To me this indicates the earths already changing climate. Climate scientists have long agreed that the climate is changing, in many ways they are predicting disasters in the furutre: rising sea levels, resource conflicts, failed harvest and increase in the spread of certain diseases, and a whole host of other consequences. But in my view, the effects of climate change are already clearly being seen and experienced by many. Those in already insecure positions of poverty and of the highest vulnerability in adapting to these changes. And these effects are already taking their toll on human health, finances, and general security especially in the area of water.
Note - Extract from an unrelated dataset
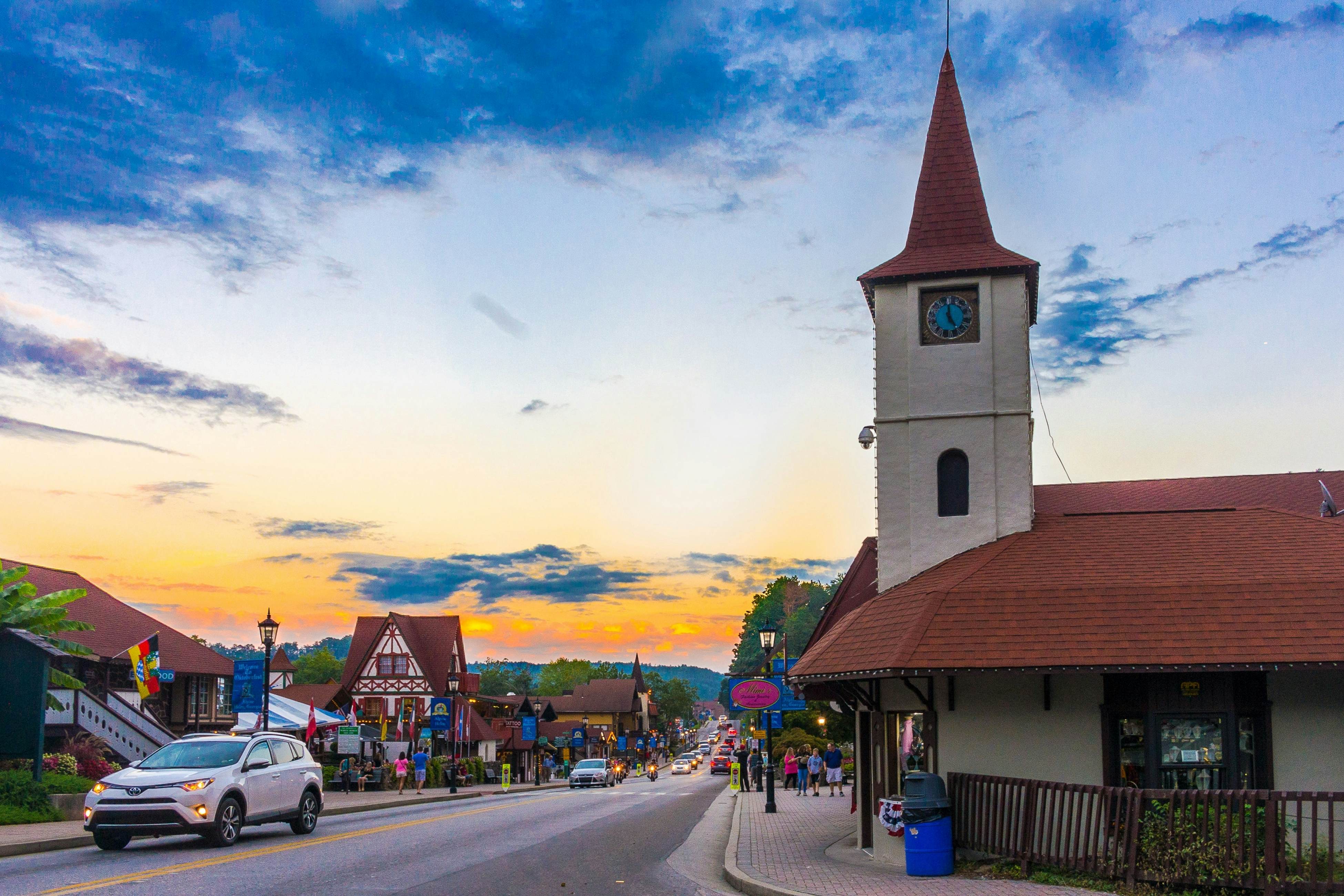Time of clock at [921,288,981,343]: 5:00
With that being said, droughts are directly attributed the lack of rains; overall famines and the severity of them often have to do with political, economics, and other factors (see this post). The nobel peace prize economist, Amartya Sen, noted this in his essay "Poverty and Famines" and it certainly resounds today: the issue here is one of justice, of accessibility and equality, not simply availability or the existence of food. 

While I certainly don't have solutions for thus it has been in my thoughts and mind during my work here. It certainly has a lot to say of the role of relief, importance of development and policy work and for new types of innovation and thinking. I find it a privilege to work with an organization that is looking at innovation in their interventions, but I am often challenged by the needs for donors, governments and NGOs alike to begin re-thinking food security.

 *All photos were taken by Bethany Duffield during a goat re-distribution in a Masai community (recipients of relief from previous years had bred and shared the offspring of their goats with new beneficiaries).